» How Many Beds Can be Watered at One Time – What is Needed to Make the System Work Well?

How Many Beds Can be Watered at One Time – What is Needed to Make the System Work Well?

Q. I have a question concerning watering. How many beds can you tie together from one watering source and still water evenly? I plan on using one hose from the house to water the garden. I hope to build ten beds four feet wide and fifteen feet long. Will the Automated system work well with twenty pipes tied together?

A. Yes, but how well depends on several factors, which I’ll explain in detail below For your specific situation, unless you’re prepared to do some work, I recommend you buy the largest hose you can, so that it doesn’t reduce your flow too much. You can tie the twenty beds all to a single header pipe, but then put valves at the beginning of each row, so you can water only one or two at a time, if necessary. You will learn by trial and error how many will water properly with the volume and pressure you have.

The question of how many beds you can water with the automated system is very common and very important. How much you can water at one time is entirely dependent on the volume of water and the pressure with which it is delivered to your pipes. I’ll give you some examples of extremes on both ends, and then try to give suggestions for your garden situation.

I have a 5 1/2 HP Honda gas-powered pump bring water to my 1/2-acre garden in a 2″ pipe, and I can water 20 to 25 30′-long beds at one time. The big pipe and strong pressure provide a large volume of water, thus allowing for fast watering of my 125 beds.
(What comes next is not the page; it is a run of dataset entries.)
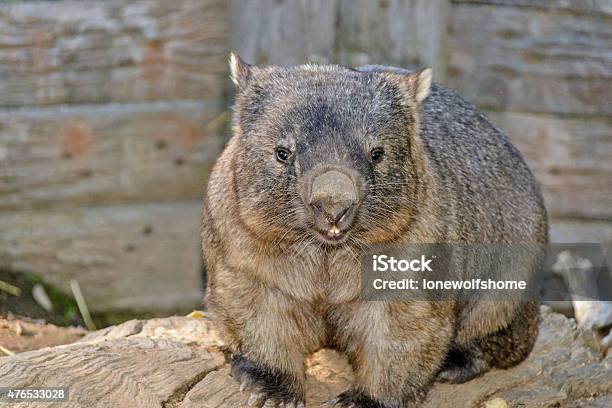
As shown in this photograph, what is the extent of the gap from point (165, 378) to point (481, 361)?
1.67 metres

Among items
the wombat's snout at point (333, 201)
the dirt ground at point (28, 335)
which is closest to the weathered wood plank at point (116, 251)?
the dirt ground at point (28, 335)

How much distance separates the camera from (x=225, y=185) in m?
5.11

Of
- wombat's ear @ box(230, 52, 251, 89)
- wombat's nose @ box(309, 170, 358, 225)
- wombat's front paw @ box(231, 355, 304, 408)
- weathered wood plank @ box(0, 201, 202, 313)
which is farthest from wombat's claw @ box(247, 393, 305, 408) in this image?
weathered wood plank @ box(0, 201, 202, 313)

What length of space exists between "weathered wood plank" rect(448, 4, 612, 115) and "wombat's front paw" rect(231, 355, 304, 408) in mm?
3283

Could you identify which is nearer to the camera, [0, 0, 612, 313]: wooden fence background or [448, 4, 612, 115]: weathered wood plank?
[0, 0, 612, 313]: wooden fence background

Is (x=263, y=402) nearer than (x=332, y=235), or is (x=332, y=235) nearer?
(x=332, y=235)

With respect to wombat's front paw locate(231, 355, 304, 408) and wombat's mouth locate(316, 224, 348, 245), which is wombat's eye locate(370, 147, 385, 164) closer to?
wombat's mouth locate(316, 224, 348, 245)

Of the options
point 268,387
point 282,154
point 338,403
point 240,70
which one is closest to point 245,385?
point 268,387

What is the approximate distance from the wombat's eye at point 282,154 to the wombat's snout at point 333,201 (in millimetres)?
248

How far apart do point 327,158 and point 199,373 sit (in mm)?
1397

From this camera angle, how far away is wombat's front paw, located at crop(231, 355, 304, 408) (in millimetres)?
5090

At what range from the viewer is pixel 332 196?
14.2 ft

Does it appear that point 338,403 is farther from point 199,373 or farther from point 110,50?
point 110,50

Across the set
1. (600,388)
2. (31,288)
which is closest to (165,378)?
(600,388)
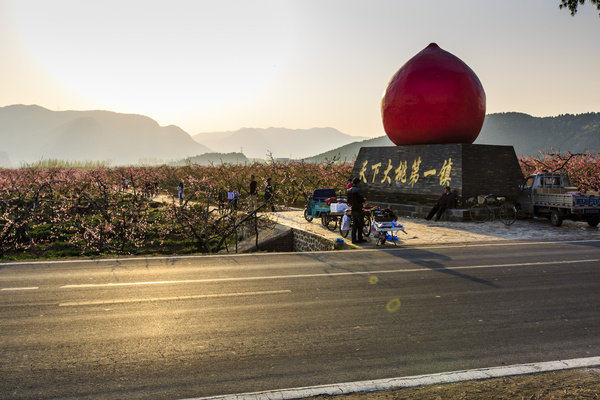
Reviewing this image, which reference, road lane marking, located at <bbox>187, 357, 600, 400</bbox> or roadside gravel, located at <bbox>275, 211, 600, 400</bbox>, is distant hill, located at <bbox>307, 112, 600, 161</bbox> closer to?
roadside gravel, located at <bbox>275, 211, 600, 400</bbox>

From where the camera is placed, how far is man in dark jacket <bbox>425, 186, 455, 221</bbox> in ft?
63.3

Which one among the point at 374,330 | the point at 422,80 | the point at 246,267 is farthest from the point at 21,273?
→ the point at 422,80

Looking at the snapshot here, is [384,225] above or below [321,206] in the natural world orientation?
below

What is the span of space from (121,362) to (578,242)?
45.2 ft

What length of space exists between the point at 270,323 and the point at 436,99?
1618cm

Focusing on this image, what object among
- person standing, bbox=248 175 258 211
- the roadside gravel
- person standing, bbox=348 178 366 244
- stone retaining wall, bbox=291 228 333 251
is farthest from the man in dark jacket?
person standing, bbox=248 175 258 211

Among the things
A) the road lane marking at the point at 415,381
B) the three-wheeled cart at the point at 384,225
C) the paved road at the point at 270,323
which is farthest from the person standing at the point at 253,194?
the road lane marking at the point at 415,381

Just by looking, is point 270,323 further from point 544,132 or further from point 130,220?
point 544,132

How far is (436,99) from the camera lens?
20172 mm

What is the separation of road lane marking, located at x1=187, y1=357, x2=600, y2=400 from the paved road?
14 centimetres

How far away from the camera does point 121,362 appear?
5.29 metres

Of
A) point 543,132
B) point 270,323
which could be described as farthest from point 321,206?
point 543,132

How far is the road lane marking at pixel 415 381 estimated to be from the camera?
4.55 metres

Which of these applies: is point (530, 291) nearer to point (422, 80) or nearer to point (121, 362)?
point (121, 362)
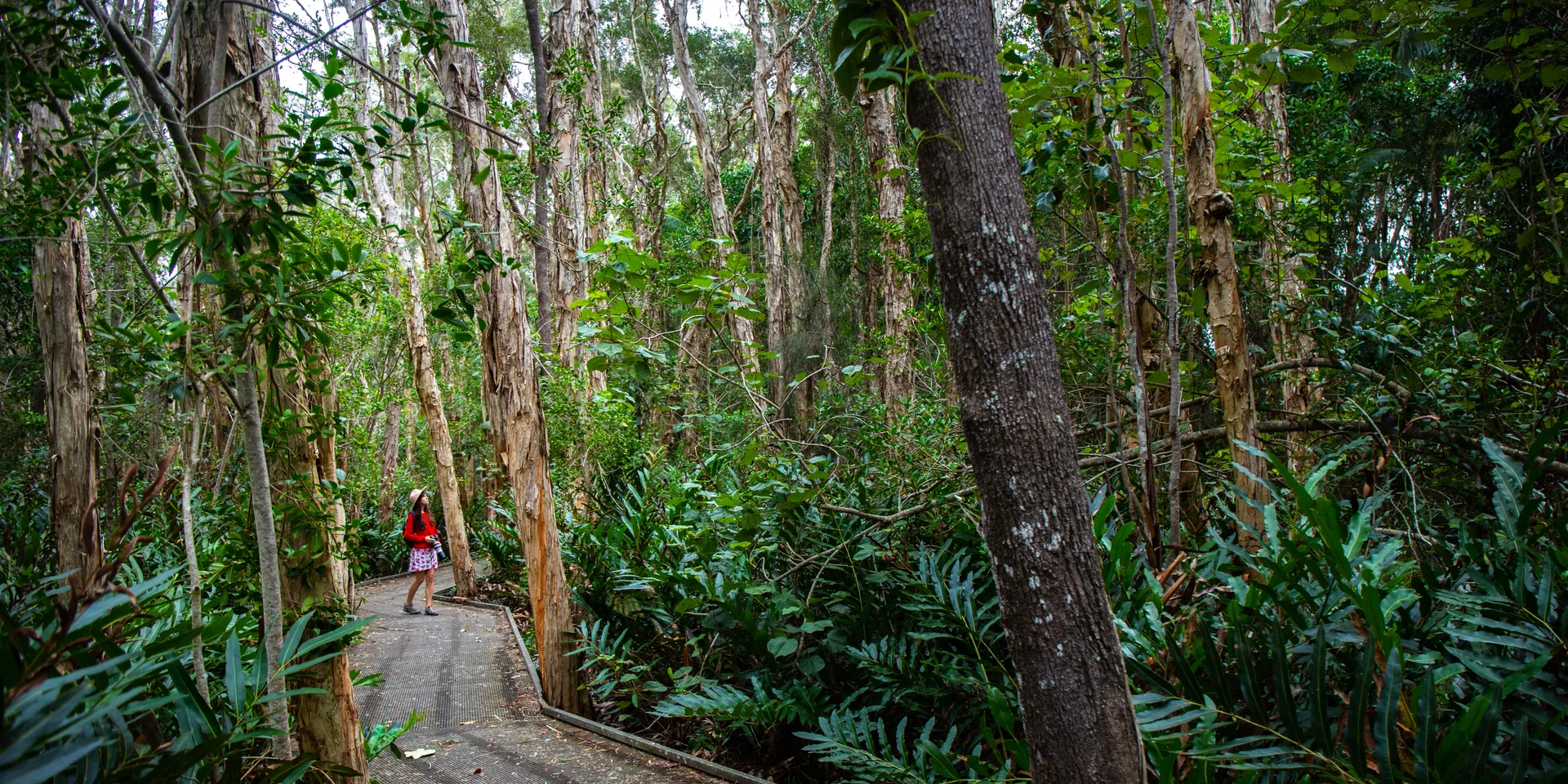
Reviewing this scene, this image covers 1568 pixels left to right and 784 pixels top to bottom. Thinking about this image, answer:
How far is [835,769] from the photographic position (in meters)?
4.53

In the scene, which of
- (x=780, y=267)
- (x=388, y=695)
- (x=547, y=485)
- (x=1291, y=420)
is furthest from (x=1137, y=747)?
(x=780, y=267)

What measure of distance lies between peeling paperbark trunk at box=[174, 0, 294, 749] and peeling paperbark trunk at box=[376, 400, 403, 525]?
14.0m

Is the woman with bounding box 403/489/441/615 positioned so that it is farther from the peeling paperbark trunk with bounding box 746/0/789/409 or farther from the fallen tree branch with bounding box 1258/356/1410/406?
the fallen tree branch with bounding box 1258/356/1410/406

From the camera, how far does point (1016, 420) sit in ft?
6.39

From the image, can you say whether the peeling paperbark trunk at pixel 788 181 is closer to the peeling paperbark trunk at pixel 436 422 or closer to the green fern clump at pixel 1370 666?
the peeling paperbark trunk at pixel 436 422

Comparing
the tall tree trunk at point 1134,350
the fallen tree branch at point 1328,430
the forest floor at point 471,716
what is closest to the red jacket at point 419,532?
the forest floor at point 471,716

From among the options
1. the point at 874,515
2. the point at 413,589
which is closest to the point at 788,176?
the point at 413,589

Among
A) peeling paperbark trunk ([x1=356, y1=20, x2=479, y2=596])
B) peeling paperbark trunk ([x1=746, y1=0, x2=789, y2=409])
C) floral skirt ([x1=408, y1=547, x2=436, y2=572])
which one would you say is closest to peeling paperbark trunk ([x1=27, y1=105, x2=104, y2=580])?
floral skirt ([x1=408, y1=547, x2=436, y2=572])

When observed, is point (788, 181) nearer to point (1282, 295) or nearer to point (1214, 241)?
point (1282, 295)

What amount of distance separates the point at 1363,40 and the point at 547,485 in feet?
18.3

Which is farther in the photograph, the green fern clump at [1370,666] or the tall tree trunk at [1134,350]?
the tall tree trunk at [1134,350]

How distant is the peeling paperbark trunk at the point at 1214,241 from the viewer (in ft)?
11.1

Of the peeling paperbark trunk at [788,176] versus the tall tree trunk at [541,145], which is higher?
the peeling paperbark trunk at [788,176]

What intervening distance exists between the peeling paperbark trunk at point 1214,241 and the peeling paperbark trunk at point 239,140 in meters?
3.57
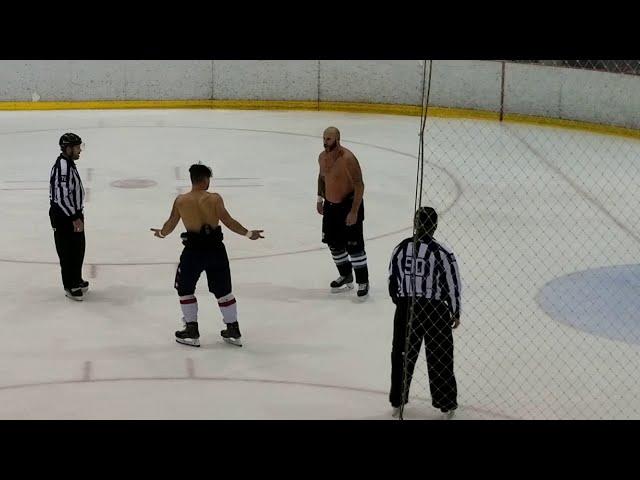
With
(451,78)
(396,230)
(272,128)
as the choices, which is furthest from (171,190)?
(451,78)

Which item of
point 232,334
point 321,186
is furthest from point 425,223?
point 321,186

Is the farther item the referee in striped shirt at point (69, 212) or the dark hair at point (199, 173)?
the referee in striped shirt at point (69, 212)

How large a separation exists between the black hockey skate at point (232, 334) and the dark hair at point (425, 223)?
2199 mm

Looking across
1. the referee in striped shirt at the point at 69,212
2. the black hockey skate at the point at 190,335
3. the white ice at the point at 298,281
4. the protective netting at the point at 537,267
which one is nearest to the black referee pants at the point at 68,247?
the referee in striped shirt at the point at 69,212

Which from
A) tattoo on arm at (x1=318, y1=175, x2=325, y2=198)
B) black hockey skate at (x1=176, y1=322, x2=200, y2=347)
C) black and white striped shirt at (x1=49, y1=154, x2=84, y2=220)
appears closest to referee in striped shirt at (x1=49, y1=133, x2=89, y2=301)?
black and white striped shirt at (x1=49, y1=154, x2=84, y2=220)

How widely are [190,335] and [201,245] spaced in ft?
2.58

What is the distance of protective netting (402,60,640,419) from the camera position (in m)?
8.39

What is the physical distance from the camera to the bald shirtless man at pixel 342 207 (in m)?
10.4

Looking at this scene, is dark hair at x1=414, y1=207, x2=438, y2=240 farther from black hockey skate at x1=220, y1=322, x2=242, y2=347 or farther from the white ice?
black hockey skate at x1=220, y1=322, x2=242, y2=347

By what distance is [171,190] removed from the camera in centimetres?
1534

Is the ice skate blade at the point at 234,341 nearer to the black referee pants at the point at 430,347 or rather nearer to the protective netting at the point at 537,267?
the protective netting at the point at 537,267
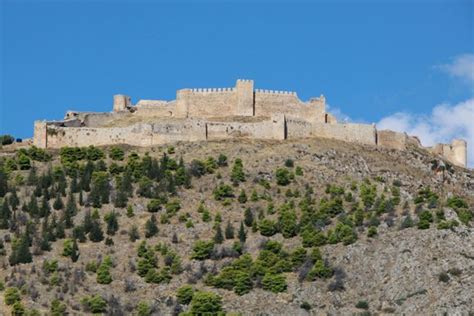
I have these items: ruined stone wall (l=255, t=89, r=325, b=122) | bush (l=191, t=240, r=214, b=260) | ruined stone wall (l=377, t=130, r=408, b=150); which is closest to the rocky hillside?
bush (l=191, t=240, r=214, b=260)

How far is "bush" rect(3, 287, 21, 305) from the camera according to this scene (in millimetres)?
87438

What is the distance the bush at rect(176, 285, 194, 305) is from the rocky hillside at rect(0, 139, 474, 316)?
16cm

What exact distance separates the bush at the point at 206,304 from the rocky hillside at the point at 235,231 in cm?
8

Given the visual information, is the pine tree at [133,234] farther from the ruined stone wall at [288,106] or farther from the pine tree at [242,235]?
the ruined stone wall at [288,106]

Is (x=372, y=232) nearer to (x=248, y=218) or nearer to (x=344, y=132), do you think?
(x=248, y=218)

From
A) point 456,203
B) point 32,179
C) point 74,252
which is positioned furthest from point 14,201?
point 456,203

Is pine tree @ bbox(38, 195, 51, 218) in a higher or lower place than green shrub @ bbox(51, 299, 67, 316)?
higher

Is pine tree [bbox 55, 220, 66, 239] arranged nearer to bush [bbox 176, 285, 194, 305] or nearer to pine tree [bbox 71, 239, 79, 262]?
pine tree [bbox 71, 239, 79, 262]

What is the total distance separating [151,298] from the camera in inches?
3511

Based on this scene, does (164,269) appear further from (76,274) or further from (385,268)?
(385,268)

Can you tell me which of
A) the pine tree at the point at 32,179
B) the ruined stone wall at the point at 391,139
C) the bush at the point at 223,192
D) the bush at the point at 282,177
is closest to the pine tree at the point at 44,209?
the pine tree at the point at 32,179

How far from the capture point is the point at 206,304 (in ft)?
286

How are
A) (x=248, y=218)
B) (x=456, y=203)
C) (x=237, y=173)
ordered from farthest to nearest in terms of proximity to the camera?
1. (x=237, y=173)
2. (x=456, y=203)
3. (x=248, y=218)

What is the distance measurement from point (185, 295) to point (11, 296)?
30.5ft
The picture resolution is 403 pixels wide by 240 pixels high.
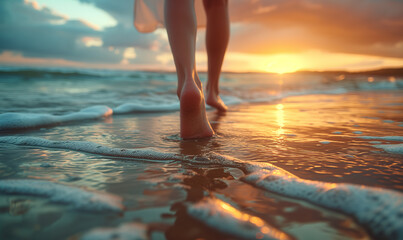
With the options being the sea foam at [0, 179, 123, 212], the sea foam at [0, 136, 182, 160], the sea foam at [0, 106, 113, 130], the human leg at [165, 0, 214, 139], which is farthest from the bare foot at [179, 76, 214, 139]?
the sea foam at [0, 106, 113, 130]

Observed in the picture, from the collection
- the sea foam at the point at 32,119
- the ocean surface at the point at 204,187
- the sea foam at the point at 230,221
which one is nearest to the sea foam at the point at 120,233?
the ocean surface at the point at 204,187

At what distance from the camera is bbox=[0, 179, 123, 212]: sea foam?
71cm

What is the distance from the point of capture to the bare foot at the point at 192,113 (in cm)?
148

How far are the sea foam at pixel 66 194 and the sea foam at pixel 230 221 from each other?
0.64 ft

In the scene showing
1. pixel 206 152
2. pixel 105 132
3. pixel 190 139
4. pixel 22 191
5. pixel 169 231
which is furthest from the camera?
pixel 105 132

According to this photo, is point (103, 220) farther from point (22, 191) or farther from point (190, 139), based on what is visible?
point (190, 139)

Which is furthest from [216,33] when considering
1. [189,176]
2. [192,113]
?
[189,176]

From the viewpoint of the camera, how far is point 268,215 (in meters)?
0.68

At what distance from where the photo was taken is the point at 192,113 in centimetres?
152

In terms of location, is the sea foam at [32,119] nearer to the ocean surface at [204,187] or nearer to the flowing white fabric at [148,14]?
the ocean surface at [204,187]

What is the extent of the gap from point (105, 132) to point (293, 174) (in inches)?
47.5

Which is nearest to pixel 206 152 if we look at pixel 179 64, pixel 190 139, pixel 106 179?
pixel 190 139

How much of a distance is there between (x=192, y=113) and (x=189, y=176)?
2.07 feet

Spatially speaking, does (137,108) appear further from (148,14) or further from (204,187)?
(204,187)
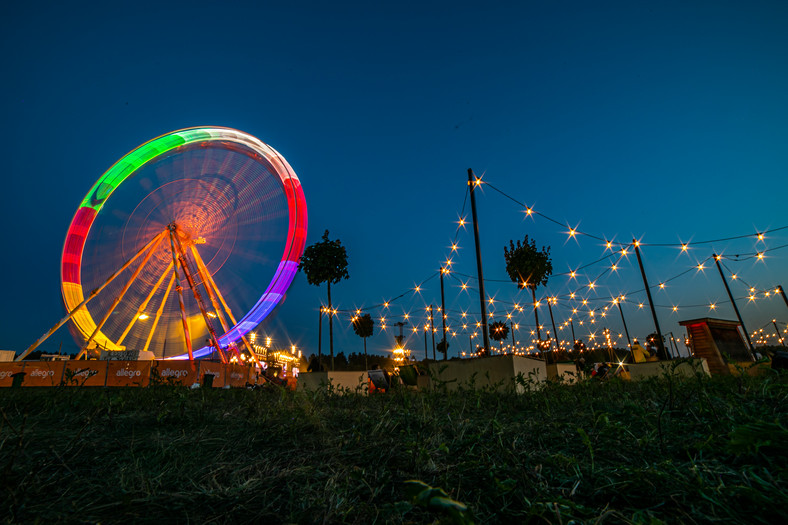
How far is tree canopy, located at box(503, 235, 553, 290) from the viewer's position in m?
22.1

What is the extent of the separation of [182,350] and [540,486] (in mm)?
32781

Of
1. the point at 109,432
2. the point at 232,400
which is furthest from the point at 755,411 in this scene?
the point at 232,400

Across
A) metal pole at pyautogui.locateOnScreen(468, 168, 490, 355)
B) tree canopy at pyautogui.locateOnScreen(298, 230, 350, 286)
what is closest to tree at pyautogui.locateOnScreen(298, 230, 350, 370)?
tree canopy at pyautogui.locateOnScreen(298, 230, 350, 286)

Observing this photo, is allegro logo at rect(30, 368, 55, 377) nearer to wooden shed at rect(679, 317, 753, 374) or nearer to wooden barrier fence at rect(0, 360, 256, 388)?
wooden barrier fence at rect(0, 360, 256, 388)

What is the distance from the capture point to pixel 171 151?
68.3 ft

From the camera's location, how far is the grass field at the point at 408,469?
4.28 ft

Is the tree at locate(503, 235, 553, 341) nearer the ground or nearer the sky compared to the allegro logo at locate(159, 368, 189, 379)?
nearer the sky

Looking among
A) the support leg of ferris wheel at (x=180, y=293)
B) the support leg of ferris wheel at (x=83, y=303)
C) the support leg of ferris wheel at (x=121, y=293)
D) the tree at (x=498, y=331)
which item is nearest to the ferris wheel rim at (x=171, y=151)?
the support leg of ferris wheel at (x=83, y=303)

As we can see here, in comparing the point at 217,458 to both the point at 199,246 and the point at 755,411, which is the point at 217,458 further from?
the point at 199,246

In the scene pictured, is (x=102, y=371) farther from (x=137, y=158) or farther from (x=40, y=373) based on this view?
(x=137, y=158)

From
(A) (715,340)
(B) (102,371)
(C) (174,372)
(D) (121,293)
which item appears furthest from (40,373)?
(A) (715,340)

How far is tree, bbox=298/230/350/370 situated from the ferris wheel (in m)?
1.24

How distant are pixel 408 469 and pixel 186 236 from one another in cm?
2629

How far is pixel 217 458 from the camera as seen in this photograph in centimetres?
198
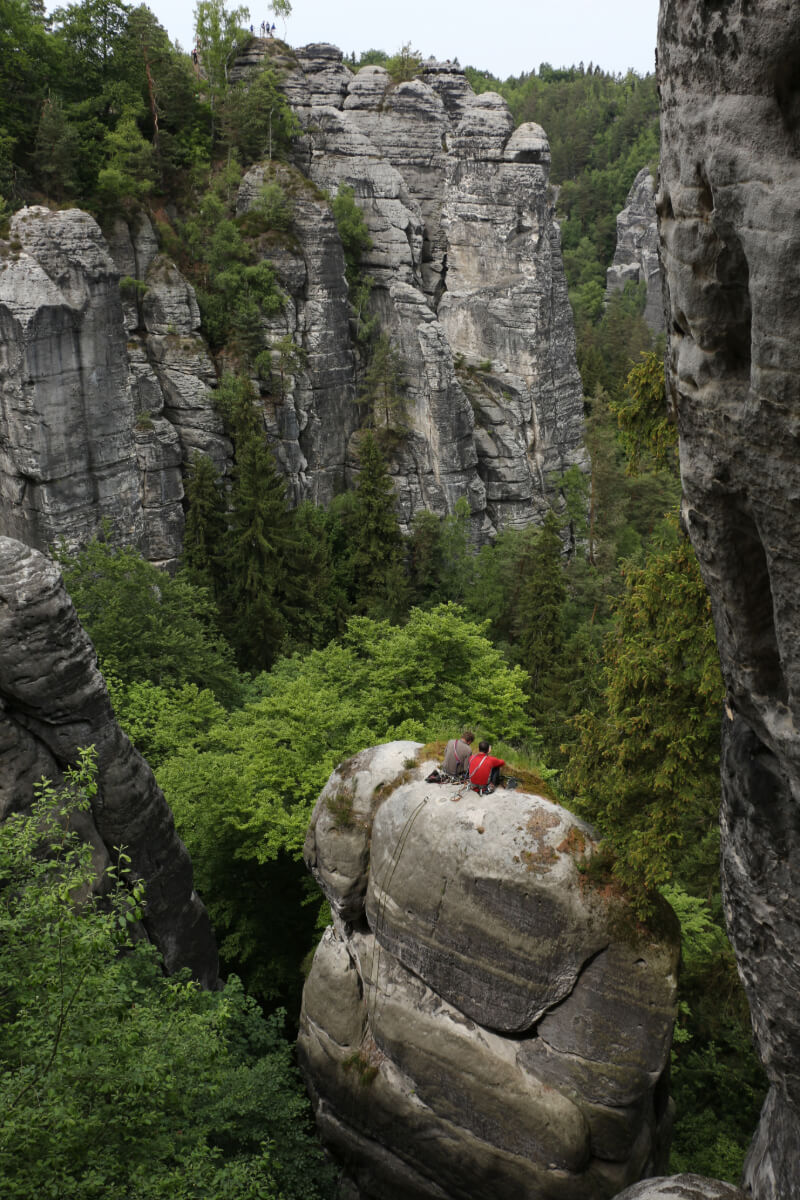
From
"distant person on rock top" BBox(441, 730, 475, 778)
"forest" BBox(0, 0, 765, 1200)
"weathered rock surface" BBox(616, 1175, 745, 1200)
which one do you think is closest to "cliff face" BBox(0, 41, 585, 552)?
"forest" BBox(0, 0, 765, 1200)

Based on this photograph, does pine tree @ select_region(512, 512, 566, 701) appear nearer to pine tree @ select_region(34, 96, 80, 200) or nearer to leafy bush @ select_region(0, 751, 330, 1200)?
pine tree @ select_region(34, 96, 80, 200)

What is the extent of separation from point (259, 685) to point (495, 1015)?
1604 cm

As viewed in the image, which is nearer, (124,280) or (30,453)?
(30,453)

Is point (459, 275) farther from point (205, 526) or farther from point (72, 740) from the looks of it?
point (72, 740)

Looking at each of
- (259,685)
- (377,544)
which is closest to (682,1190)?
(259,685)

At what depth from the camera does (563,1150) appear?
1009 centimetres

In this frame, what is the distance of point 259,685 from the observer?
2562 centimetres

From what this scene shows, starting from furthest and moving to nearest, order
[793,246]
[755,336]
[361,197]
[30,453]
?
[361,197], [30,453], [755,336], [793,246]

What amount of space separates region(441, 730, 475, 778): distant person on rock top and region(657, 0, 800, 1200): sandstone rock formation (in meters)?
4.47

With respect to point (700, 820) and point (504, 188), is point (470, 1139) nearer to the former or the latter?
point (700, 820)

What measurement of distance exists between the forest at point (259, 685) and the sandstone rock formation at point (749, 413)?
342 centimetres

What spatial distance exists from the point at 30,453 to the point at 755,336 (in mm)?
27566

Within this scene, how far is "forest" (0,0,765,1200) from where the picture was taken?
7527mm

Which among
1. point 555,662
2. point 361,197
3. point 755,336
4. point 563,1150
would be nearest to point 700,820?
point 563,1150
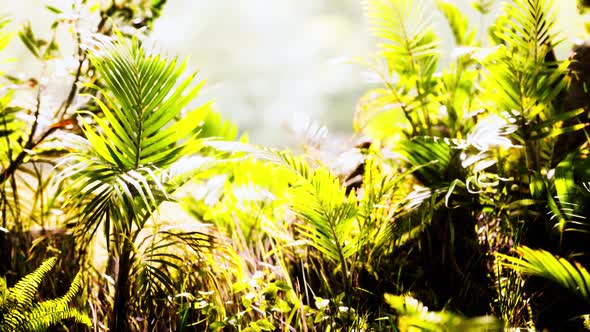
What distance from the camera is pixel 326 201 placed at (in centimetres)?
166

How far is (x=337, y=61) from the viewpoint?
201cm

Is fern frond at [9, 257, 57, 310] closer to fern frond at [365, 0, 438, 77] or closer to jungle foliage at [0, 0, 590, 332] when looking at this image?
jungle foliage at [0, 0, 590, 332]

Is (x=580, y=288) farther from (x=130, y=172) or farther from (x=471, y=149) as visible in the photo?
(x=130, y=172)

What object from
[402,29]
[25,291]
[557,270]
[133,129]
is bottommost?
[557,270]

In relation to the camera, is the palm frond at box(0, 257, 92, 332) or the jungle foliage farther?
the jungle foliage

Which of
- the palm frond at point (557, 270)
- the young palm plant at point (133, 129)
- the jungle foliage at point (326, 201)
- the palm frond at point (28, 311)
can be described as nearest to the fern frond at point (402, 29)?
the jungle foliage at point (326, 201)

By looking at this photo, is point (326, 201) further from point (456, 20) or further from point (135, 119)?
point (456, 20)

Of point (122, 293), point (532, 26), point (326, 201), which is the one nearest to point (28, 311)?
point (122, 293)

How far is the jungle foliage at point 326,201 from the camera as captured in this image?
1578 mm

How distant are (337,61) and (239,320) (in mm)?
1054

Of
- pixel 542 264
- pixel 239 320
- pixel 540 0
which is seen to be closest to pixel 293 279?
pixel 239 320

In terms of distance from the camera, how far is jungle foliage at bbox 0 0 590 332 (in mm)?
1578

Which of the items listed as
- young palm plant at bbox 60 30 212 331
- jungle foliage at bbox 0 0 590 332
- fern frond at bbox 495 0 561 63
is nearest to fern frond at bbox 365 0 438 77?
jungle foliage at bbox 0 0 590 332

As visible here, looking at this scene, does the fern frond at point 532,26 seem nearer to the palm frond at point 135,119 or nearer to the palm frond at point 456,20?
the palm frond at point 456,20
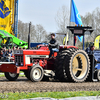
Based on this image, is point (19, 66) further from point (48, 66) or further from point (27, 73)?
point (48, 66)

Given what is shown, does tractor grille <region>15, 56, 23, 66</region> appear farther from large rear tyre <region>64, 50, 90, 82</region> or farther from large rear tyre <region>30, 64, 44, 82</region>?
large rear tyre <region>64, 50, 90, 82</region>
At what you would think is the other extreme are Jan & Gretchen Graf in Santa Clara, Utah (where the big flood happened this week – and their family farm is now a 30′ hole in the ground). Their garden is still intact – the pictures are in the Photo section – and it is watered by gravity. They collect water from a natural spring into 4-250 gallon tanks. Those are connected in tandem with 1″ pipes, and a 1″ pipe then goes to their garden. The top of the garden is only about 3′ below the bottom of the tanks, but with the large pipe plus the pressure of the water in the tanks, they are able to water 4 30′ rows at a time. And you will see from the pictures that their garden is on blow-sand!

Meanwhile, others who are on municipal water, supposedly with ample pressure, sometimes have a hard time watering two short beds without having the far ends of the rows suffer from lack of water. Four things usually contribute to this problem as follows: 1) they are using a garden hose (3/8″ typically), 2) from a 1/2″ hose faucet at the side of their house, 3) sometimes they use 1/2″ PVC pipes in the garden, and 4) some even use Schedule 40 pipe, which reduces the inside diameter even more.

Here’s what I recommend you do to have the most volume and pressure for watering your garden:
1. Tap into your main water line, before it enters your house. This will be at least a 3/4″ line, and often is 1″, and the pressure will be unreduced by all the things going on in the house.
2. Use the same size PVC pipe between the main connection and your garden as the source pipe. This will assure the same volume and pressure are available at the garden.
3. Continue with the same size pipe for plumbing between the beds, and do not go smaller than 3/4″ pipe, even in the individual beds.
4. Use Schedule 200 pipe in the beds, rather than Schedule 40. It will carry more water, it is much easier to drill the holes, and won’t break your drill bit nearly as often, and if properly cared for will last 20-30 years.
5. Drill 3 holes every 4″ at 45 degree angles using a #57 or #58 drill bit (see chapter 15 of the Gardening Course or look in the Files section of the Group site for details and graphic illustrations).
6. Do not make your beds much longer than 30′, and certainly do not allow the far end of the bed to be higher than the water source end. Water still hasn’t learned to run uphill.